What Makes a Hair Salon Green?


Nori's Salon Nori's Salon Interior

By Roya Adjory, Owner, Nori’s Eco Salon

Many people, including hairstylists, are surprised to learn that the cosmetics industry is not regulated by the FDA.

This means that haircolors and personal care products do not go through any kind of governmental approval process.

There are more than 10,500 ingredients in beauty products men, women, and children use everyday. Did you know that only 11 percent of these ingredients have been tested for safety?

Of the beauty products tested by the Environmental Working Group, 33 percent were found to contain ingredients linked to cancer, 45 percent contain ingredients that may be harmful to the reproductive system or to a baby’s development, and 60 percent have ingredients that can disturb hormones.

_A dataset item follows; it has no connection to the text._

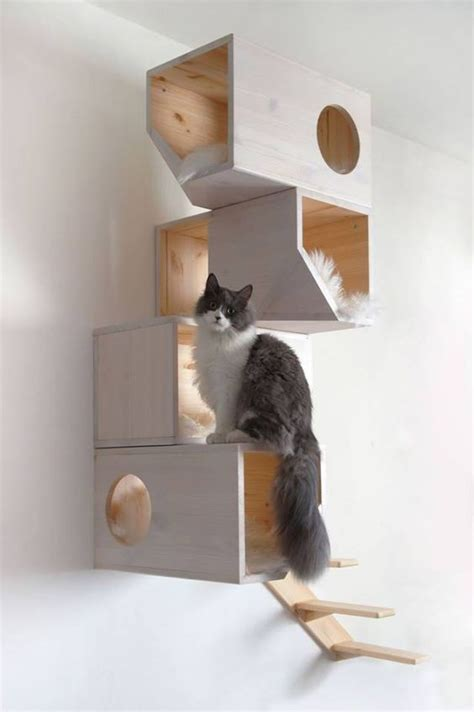 catissa wall mounted cat tree solid wood and sheepskin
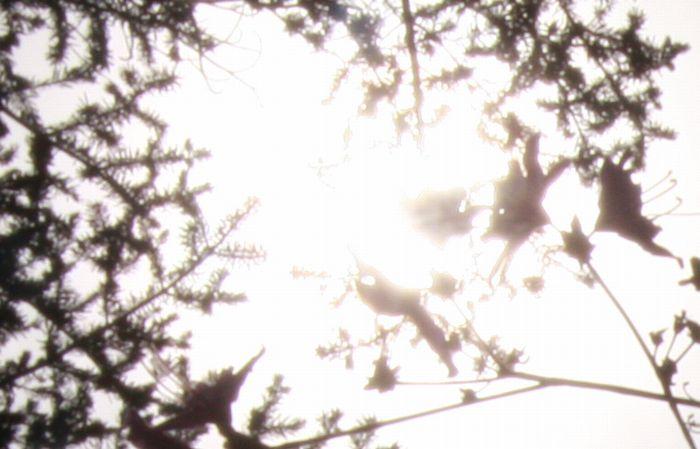 枝と花の影と光と2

Are there any alternatives? Yes. Several companies now adhere to scientific guidelines considered to be nontoxic set by the European Commission which does research and regulate the cosmetics industry. The first qualification for a “green” hair salon is one that uses nontoxic haircolors and personal care products. Whatever we put on our skin and scalp is absorbed into our blood stream.

By using nontoxic products, we eliminate the harm some of the chemicals in traditional colors have been proved to cause to us and to the environment as they are washed down the drain.

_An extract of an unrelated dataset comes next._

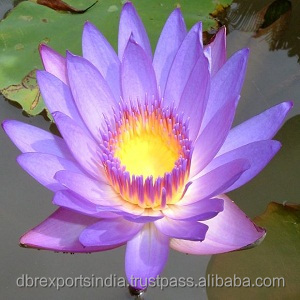 Blue Lotus Oil in absolute form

At Nori’s Eco Salon, we use a line of nontoxic hair colors made in the USA called Ecocolors. They produce terrific results, and our clients are very happy to know we are using nontoxic products. They can even smell the difference.

Nori’s Eco Salon is LA’s first “green” hair salon. We are a family owned salon that was founded by my mom, Nori, over two decades ago; and along with my sister Roza, we have been providing hair care to the community ever since.

Another aspect that makes a hair salon “green” is one that is built using healthy and sustainable building materials. A couple of years ago we decided to move to another location within our shopping center and took the opportunity to create a salon that fully represented our commitment to our collective health and the well being of our fragile planet.

We used denim jean insulation, no-voc paint, natural linoleum floors, refurbished furniture, and an extraordinary new material made from old newspapers called Paperstone for our counter tops. Having a “green” hair salon also incorporates “green” lifestyle choices such as recycling, using low-energy lighting, purchasing carbon offsets, and printing our brochures on recycled paper using soy based ink.

What can you do? As a first step, you can become aware of what you put on your client’s hair and scalp by reading the labels. Review the ingredients in a product safety data base such as Environmental Working Group’s Skin Deep (www.cosmeticsdatabase.com) or Environmental Defense’s data base (www.scorecard.org). Take a look at your salon – are you recycling your magazines and bottles? Are you using environmentally friendly products? These are just a couple of suggestions for ways we can all make our industry a healthier place to work and to bring to the salon choices that promote a “green” world.

Editor’s note: Roya Adjory, author of this article obtained the information she based her article on from the Environmental Working Group (www.ewg.org). Readers can link to the Skin Deep cosmetic safety database at www.cosmeticsdatabase.com that rates many body-care products according to their toxicity levels.